(RECORD SET)

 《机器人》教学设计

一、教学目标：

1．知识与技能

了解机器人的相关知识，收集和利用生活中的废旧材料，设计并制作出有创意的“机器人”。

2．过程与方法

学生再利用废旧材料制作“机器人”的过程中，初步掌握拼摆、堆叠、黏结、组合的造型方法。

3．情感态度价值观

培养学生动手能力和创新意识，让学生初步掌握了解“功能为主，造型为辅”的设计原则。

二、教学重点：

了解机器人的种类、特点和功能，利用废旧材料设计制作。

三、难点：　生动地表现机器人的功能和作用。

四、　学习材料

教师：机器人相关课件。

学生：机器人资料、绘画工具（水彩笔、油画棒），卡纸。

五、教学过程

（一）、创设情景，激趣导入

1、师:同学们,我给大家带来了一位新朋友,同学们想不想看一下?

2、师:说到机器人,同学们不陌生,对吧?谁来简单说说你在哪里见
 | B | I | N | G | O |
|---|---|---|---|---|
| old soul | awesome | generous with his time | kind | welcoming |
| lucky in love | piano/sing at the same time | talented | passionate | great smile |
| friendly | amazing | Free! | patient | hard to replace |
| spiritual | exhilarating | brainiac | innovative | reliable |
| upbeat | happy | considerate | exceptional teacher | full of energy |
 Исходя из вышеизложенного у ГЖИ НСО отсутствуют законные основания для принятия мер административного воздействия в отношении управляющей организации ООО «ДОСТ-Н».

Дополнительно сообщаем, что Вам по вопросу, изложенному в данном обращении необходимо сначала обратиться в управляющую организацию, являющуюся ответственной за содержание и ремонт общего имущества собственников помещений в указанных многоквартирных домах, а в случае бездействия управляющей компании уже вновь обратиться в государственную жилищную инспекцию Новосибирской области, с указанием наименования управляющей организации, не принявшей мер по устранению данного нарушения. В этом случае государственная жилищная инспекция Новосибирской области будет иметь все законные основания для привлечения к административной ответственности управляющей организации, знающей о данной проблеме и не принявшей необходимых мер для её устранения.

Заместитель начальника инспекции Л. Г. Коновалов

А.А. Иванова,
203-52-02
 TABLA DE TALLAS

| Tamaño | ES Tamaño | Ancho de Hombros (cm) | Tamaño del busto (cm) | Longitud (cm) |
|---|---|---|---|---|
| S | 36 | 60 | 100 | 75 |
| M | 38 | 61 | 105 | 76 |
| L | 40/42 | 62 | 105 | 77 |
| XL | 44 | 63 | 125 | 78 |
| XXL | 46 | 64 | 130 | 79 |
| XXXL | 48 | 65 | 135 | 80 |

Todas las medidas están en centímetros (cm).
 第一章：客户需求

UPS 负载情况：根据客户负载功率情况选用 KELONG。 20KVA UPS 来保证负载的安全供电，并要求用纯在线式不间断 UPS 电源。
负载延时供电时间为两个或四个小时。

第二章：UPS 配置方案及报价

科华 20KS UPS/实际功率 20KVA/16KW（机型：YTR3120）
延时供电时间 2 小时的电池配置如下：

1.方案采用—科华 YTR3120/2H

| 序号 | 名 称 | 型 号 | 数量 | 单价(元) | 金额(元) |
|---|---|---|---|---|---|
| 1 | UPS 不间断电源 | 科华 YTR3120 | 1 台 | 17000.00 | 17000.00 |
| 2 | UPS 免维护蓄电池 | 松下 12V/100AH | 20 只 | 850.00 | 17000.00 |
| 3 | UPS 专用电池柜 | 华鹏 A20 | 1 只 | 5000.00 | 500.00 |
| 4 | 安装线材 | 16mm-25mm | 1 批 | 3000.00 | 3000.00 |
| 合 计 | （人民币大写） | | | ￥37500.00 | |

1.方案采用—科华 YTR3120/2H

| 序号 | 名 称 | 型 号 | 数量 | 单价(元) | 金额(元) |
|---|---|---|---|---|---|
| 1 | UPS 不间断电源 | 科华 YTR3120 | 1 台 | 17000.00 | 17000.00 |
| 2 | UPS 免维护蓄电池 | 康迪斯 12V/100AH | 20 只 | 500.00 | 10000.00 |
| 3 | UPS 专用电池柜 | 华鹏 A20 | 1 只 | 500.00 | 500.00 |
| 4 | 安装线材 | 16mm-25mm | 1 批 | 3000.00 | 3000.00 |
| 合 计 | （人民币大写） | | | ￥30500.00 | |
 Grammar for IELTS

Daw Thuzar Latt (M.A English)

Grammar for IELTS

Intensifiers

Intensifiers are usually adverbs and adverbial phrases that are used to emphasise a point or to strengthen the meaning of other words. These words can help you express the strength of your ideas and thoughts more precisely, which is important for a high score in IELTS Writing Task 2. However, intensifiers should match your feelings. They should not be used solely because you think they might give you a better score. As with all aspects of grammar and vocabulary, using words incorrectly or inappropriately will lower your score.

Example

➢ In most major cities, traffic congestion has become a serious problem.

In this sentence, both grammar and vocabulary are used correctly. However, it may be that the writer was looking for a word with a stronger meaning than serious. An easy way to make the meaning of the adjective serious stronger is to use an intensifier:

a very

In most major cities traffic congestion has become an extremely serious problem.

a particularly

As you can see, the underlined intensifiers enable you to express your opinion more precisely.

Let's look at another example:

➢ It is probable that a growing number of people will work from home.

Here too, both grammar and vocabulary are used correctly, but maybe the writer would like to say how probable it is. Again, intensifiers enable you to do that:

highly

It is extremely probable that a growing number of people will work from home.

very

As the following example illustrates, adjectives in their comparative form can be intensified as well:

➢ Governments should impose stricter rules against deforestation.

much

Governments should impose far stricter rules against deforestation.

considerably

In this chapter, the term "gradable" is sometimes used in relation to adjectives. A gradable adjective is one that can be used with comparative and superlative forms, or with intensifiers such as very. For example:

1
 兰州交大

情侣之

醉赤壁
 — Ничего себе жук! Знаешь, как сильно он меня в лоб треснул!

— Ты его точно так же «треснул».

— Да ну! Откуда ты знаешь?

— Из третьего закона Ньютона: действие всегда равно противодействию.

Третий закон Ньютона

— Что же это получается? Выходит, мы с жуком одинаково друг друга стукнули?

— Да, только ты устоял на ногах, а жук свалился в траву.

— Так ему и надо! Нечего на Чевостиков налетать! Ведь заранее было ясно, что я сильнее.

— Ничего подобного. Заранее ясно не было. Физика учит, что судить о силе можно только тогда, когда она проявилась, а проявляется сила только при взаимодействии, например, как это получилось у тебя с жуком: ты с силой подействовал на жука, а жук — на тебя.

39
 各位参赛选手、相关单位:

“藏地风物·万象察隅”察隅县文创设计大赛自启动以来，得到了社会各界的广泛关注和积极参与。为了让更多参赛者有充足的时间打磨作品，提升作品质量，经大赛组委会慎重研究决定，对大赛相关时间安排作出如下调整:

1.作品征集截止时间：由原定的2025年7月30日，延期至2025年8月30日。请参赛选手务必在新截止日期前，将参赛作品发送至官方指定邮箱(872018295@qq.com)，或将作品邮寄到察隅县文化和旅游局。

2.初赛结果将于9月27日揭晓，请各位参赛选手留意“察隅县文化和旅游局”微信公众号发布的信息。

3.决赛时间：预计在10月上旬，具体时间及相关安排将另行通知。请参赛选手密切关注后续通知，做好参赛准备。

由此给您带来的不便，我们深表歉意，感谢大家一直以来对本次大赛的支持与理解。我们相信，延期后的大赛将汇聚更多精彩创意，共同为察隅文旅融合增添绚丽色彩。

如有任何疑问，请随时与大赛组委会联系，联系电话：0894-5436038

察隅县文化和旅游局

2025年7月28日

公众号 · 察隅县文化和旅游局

(End RECORD SET)

• [INSTRUCTIONS FOR THE TASK] Output the entire data exactly, line for line.

• [RESULT]
 《机器人》教学设计

一、教学目标：

1．知识与技能

了解机器人的相关知识，收集和利用生活中的废旧材料，设计并制作出有创意的“机器人”。

2．过程与方法

学生再利用废旧材料制作“机器人”的过程中，初步掌握拼摆、堆叠、黏结、组合的造型方法。

3．情感态度价值观

培养学生动手能力和创新意识，让学生初步掌握了解“功能为主，造型为辅”的设计原则。

二、教学重点：

了解机器人的种类、特点和功能，利用废旧材料设计制作。

三、难点：　生动地表现机器人的功能和作用。

四、　学习材料

教师：机器人相关课件。

学生：机器人资料、绘画工具（水彩笔、油画棒），卡纸。

五、教学过程

（一）、创设情景，激趣导入

1、师:同学们,我给大家带来了一位新朋友,同学们想不想看一下?

2、师:说到机器人,同学们不陌生,对吧?谁来简单说说你在哪里见
 | B | I | N | G | O |
|---|---|---|---|---|
| old soul | awesome | generous with his time | kind | welcoming |
| lucky in love | piano/sing at the same time | talented | passionate | great smile |
| friendly | amazing | Free! | patient | hard to replace |
| spiritual | exhilarating | brainiac | innovative | reliable |
| upbeat | happy | considerate | exceptional teacher | full of energy |
 Исходя из вышеизложенного у ГЖИ НСО отсутствуют законные основания для принятия мер административного воздействия в отношении управляющей организации ООО «ДОСТ-Н».

Дополнительно сообщаем, что Вам по вопросу, изложенному в данном обращении необходимо сначала обратиться в управляющую организацию, являющуюся ответственной за содержание и ремонт общего имущества собственников помещений в указанных многоквартирных домах, а в случае бездействия управляющей компании уже вновь обратиться в государственную жилищную инспекцию Новосибирской области, с указанием наименования управляющей организации, не принявшей мер по устранению данного нарушения. В этом случае государственная жилищная инспекция Новосибирской области будет иметь все законные основания для привлечения к административной ответственности управляющей организации, знающей о данной проблеме и не принявшей необходимых мер для её устранения.

Заместитель начальника инспекции Л. Г. Коновалов

А.А. Иванова,
203-52-02
 TABLA DE TALLAS

| Tamaño | ES Tamaño | Ancho de Hombros (cm) | Tamaño del busto (cm) | Longitud (cm) |
|---|---|---|---|---|
| S | 36 | 60 | 100 | 75 |
| M | 38 | 61 | 105 | 76 |
| L | 40/42 | 62 | 105 | 77 |
| XL | 44 | 63 | 125 | 78 |
| XXL | 46 | 64 | 130 | 79 |
| XXXL | 48 | 65 | 135 | 80 |

Todas las medidas están en centímetros (cm).
 第一章：客户需求

UPS 负载情况：根据客户负载功率情况选用 KELONG。 20KVA UPS 来保证负载的安全供电，并要求用纯在线式不间断 UPS 电源。
负载延时供电时间为两个或四个小时。

第二章：UPS 配置方案及报价

科华 20KS UPS/实际功率 20KVA/16KW（机型：YTR3120）
延时供电时间 2 小时的电池配置如下：

1.方案采用—科华 YTR3120/2H

| 序号 | 名 称 | 型 号 | 数量 | 单价(元) | 金额(元) |
|---|---|---|---|---|---|
| 1 | UPS 不间断电源 | 科华 YTR3120 | 1 台 | 17000.00 | 17000.00 |
| 2 | UPS 免维护蓄电池 | 松下 12V/100AH | 20 只 | 850.00 | 17000.00 |
| 3 | UPS 专用电池柜 | 华鹏 A20 | 1 只 | 5000.00 | 500.00 |
| 4 | 安装线材 | 16mm-25mm | 1 批 | 3000.00 | 3000.00 |
| 合 计 | （人民币大写） | | | ￥37500.00 | |

1.方案采用—科华 YTR3120/2H

| 序号 | 名 称 | 型 号 | 数量 | 单价(元) | 金额(元) |
|---|---|---|---|---|---|
| 1 | UPS 不间断电源 | 科华 YTR3120 | 1 台 | 17000.00 | 17000.00 |
| 2 | UPS 免维护蓄电池 | 康迪斯 12V/100AH | 20 只 | 500.00 | 10000.00 |
| 3 | UPS 专用电池柜 | 华鹏 A20 | 1 只 | 500.00 | 500.00 |
| 4 | 安装线材 | 16mm-25mm | 1 批 | 3000.00 | 3000.00 |
| 合 计 | （人民币大写） | | | ￥30500.00 | |
 Grammar for IELTS

Daw Thuzar Latt (M.A English)

Grammar for IELTS

Intensifiers

Intensifiers are usually adverbs and adverbial phrases that are used to emphasise a point or to strengthen the meaning of other words. These words can help you express the strength of your ideas and thoughts more precisely, which is important for a high score in IELTS Writing Task 2. However, intensifiers should match your feelings. They should not be used solely because you think they might give you a better score. As with all aspects of grammar and vocabulary, using words incorrectly or inappropriately will lower your score.

Example

➢ In most major cities, traffic congestion has become a serious problem.

In this sentence, both grammar and vocabulary are used correctly. However, it may be that the writer was looking for a word with a stronger meaning than serious. An easy way to make the meaning of the adjective serious stronger is to use an intensifier:

a very

In most major cities traffic congestion has become an extremely serious problem.

a particularly

As you can see, the underlined intensifiers enable you to express your opinion more precisely.

Let's look at another example:

➢ It is probable that a growing number of people will work from home.

Here too, both grammar and vocabulary are used correctly, but maybe the writer would like to say how probable it is. Again, intensifiers enable you to do that:

highly

It is extremely probable that a growing number of people will work from home.

very

As the following example illustrates, adjectives in their comparative form can be intensified as well:

➢ Governments should impose stricter rules against deforestation.

much

Governments should impose far stricter rules against deforestation.

considerably

In this chapter, the term "gradable" is sometimes used in relation to adjectives. A gradable adjective is one that can be used with comparative and superlative forms, or with intensifiers such as very. For example:

1
 兰州交大

情侣之

醉赤壁
 — Ничего себе жук! Знаешь, как сильно он меня в лоб треснул!

— Ты его точно так же «треснул».

— Да ну! Откуда ты знаешь?

— Из третьего закона Ньютона: действие всегда равно противодействию.

Третий закон Ньютона

— Что же это получается? Выходит, мы с жуком одинаково друг друга стукнули?

— Да, только ты устоял на ногах, а жук свалился в траву.

— Так ему и надо! Нечего на Чевостиков налетать! Ведь заранее было ясно, что я сильнее.

— Ничего подобного. Заранее ясно не было. Физика учит, что судить о силе можно только тогда, когда она проявилась, а проявляется сила только при взаимодействии, например, как это получилось у тебя с жуком: ты с силой подействовал на жука, а жук — на тебя.

39
 各位参赛选手、相关单位:

“藏地风物·万象察隅”察隅县文创设计大赛自启动以来，得到了社会各界的广泛关注和积极参与。为了让更多参赛者有充足的时间打磨作品，提升作品质量，经大赛组委会慎重研究决定，对大赛相关时间安排作出如下调整:

1.作品征集截止时间：由原定的2025年7月30日，延期至2025年8月30日。请参赛选手务必在新截止日期前，将参赛作品发送至官方指定邮箱(872018295@qq.com)，或将作品邮寄到察隅县文化和旅游局。

2.初赛结果将于9月27日揭晓，请各位参赛选手留意“察隅县文化和旅游局”微信公众号发布的信息。

3.决赛时间：预计在10月上旬，具体时间及相关安排将另行通知。请参赛选手密切关注后续通知，做好参赛准备。

由此给您带来的不便，我们深表歉意，感谢大家一直以来对本次大赛的支持与理解。我们相信，延期后的大赛将汇聚更多精彩创意，共同为察隅文旅融合增添绚丽色彩。

如有任何疑问，请随时与大赛组委会联系，联系电话：0894-5436038

察隅县文化和旅游局

2025年7月28日

公众号 · 察隅县文化和旅游局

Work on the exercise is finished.